消化管には、消化・吸収以外に「人体最強の感染防御機備である」という重要な使命があること、COVID-19の原因ウイルスであるSARS-CoV-2の人体側の受け手であるACE2という受容体は、消化管粘膜に最も多く発現されていること、小児の重症例である年長児の小児炎症性多臓器症候群には消化器症状がたいてい合併すること、などヒントはたくさんあります。
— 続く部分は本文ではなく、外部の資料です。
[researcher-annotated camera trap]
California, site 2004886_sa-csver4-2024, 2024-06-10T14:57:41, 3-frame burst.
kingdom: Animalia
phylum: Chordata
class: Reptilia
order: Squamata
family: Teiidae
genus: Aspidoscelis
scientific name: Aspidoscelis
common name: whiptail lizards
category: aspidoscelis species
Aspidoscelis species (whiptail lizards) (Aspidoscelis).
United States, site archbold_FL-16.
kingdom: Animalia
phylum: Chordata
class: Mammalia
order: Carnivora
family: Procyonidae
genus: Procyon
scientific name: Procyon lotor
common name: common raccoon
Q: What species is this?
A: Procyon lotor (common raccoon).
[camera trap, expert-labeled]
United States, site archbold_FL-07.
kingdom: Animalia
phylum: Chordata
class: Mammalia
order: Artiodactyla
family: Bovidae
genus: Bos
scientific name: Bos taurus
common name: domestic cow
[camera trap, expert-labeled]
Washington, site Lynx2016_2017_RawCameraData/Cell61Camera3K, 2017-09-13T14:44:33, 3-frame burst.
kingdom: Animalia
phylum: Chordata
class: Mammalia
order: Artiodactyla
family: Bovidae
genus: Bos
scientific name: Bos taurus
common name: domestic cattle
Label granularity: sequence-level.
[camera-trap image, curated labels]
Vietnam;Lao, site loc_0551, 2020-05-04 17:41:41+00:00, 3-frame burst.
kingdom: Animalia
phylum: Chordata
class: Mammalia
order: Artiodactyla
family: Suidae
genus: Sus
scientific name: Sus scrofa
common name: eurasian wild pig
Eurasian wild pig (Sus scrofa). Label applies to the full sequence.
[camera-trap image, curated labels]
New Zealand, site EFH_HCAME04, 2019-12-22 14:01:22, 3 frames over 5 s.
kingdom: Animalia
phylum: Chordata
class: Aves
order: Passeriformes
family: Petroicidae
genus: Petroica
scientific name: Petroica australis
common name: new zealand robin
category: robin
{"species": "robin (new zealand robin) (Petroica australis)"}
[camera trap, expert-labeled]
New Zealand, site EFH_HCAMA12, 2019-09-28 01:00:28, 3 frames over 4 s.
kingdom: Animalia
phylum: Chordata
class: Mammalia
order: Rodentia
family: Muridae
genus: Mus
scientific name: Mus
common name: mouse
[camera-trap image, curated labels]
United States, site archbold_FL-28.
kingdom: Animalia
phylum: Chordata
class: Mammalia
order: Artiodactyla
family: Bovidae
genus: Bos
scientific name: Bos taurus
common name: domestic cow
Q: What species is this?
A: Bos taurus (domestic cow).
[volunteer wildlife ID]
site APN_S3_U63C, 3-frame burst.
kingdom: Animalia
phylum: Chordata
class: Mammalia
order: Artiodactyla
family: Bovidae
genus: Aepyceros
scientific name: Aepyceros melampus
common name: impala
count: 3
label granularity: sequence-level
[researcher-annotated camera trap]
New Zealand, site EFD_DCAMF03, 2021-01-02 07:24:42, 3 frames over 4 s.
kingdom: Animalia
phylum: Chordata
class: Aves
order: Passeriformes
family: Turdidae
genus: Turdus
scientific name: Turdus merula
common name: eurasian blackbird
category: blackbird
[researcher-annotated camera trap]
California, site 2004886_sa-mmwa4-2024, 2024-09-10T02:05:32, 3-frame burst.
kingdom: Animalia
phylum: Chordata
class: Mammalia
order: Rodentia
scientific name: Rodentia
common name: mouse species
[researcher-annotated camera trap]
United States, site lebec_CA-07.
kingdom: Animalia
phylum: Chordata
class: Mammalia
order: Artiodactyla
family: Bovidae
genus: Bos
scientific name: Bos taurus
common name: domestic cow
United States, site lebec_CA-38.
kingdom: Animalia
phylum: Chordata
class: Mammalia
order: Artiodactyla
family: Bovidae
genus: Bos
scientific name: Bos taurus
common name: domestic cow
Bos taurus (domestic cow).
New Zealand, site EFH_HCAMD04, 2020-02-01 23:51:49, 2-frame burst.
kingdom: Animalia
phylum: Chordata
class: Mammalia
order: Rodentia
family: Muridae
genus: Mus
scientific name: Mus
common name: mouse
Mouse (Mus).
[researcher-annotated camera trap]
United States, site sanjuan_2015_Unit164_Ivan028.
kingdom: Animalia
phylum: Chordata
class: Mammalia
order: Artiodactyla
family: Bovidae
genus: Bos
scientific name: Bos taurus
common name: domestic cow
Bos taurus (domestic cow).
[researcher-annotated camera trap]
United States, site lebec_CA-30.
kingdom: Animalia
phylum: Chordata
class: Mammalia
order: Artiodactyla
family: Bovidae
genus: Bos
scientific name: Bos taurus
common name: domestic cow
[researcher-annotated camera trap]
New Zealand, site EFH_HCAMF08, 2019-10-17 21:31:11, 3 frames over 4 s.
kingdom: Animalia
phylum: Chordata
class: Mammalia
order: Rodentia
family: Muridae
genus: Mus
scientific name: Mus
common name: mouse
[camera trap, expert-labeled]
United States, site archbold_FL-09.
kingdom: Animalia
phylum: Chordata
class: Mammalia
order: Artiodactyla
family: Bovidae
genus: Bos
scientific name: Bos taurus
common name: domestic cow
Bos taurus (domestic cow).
また、コロナ禍において小児領域で最も問題にされたのが「子どもの精神衛生」で、これは「腸脳相関」が重要な役割を演じている分野でもあります。
この挨拶文を書いている時点では、未だ海のモノとも山のモノともわからないエビデンスしか持ち合わせておりませんが、当学術集会では、COVID-19にも念頭に置いて「消化管免疫」「腸脳相関」といった、小児栄養消化管肝臓学分野では今まであまり主役になってこなかった分野に光をあてたいと思います。それを担うモノとして、私たちと共生関係にある見えないパートナーである腸内細菌叢は無視できない存在です。私たち誰もがもっているこの腸内の独特の空間を宇宙空間になぞらえて「内なる宇宙」と表現し、当学術集会のテーマといたしました。
現実的な観点も見据えて、同学会で活躍している各委員会に広くお声がけして、各分野で話題になっているテーマをもとに、シンポジウムを策定いたしました。
2022年9月30日からの3日間、東京の新宿の地で、皆様にお会いできることをたいへん楽しみにしております。
さいごに、会の開催にあたり、多大なご努力を賜った、当学会事務局のスタッフの方々、当講座医局員、ご協力をいただいたご家族、関係者の方々に、深い感謝の意と心よりの敬意を申し上げます。